__Work required__
Return the listing exactly. Keep no pictures.

__Given data__
------------------------------------------------------------

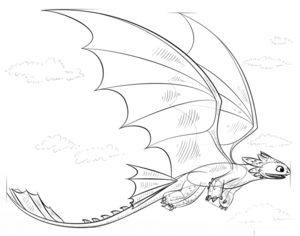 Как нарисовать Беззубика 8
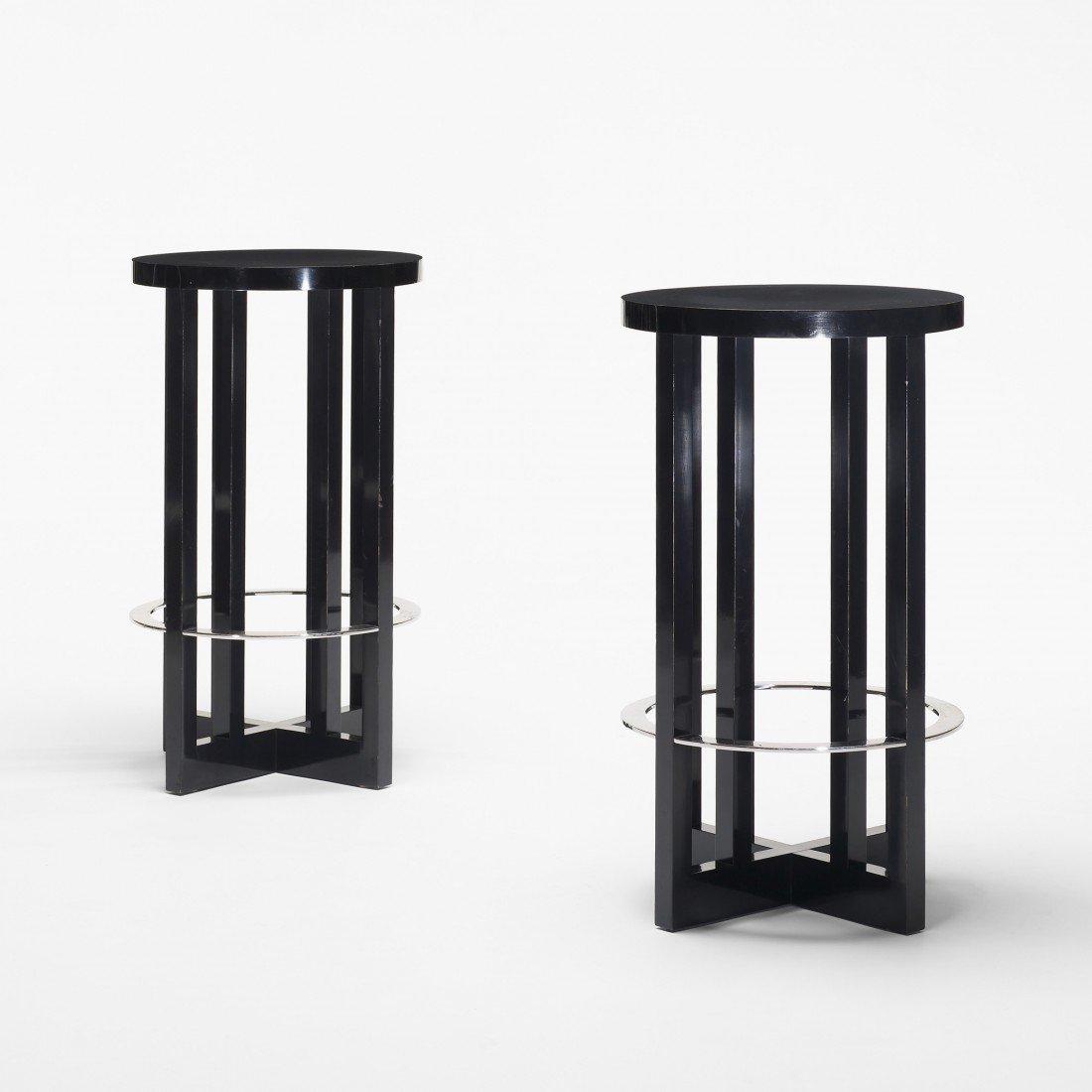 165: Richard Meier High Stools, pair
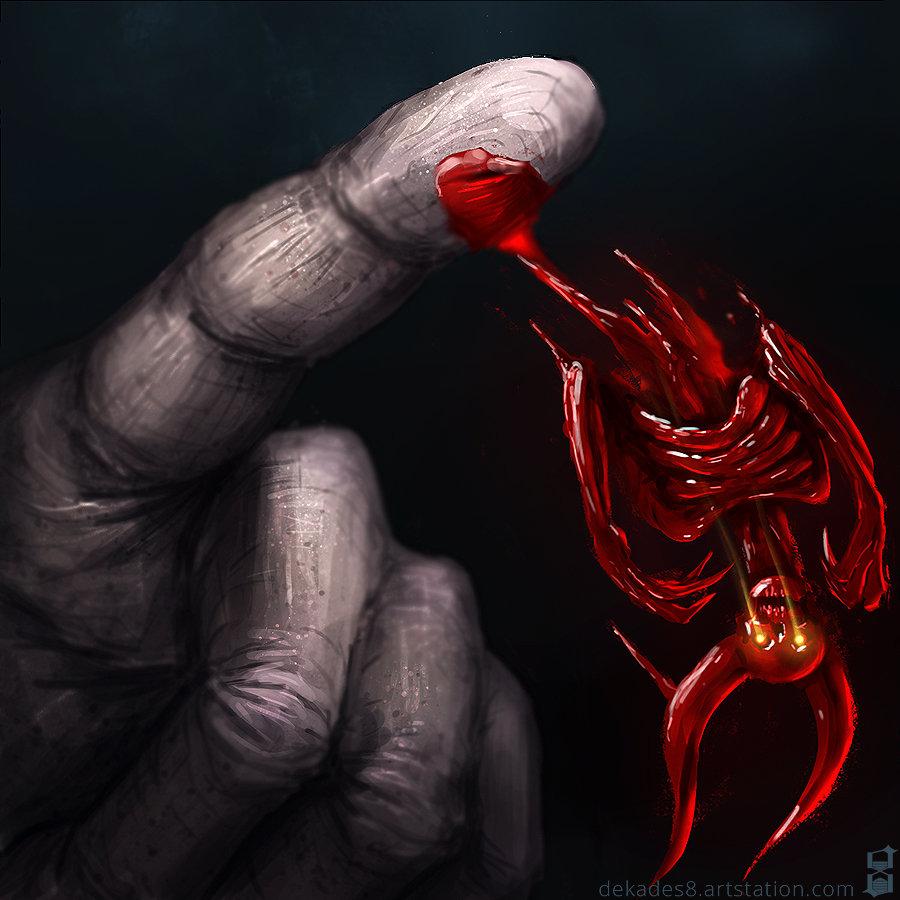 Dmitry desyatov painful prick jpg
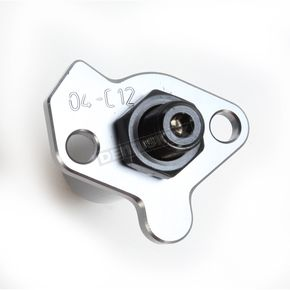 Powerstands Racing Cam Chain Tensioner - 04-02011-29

------------------------------------------------------------

__Solution for this exercise__
 Как нарисовать Беззубика 8
 165: Richard Meier High Stools, pair
 Dmitry desyatov painful prick jpg
 Powerstands Racing Cam Chain Tensioner - 04-02011-29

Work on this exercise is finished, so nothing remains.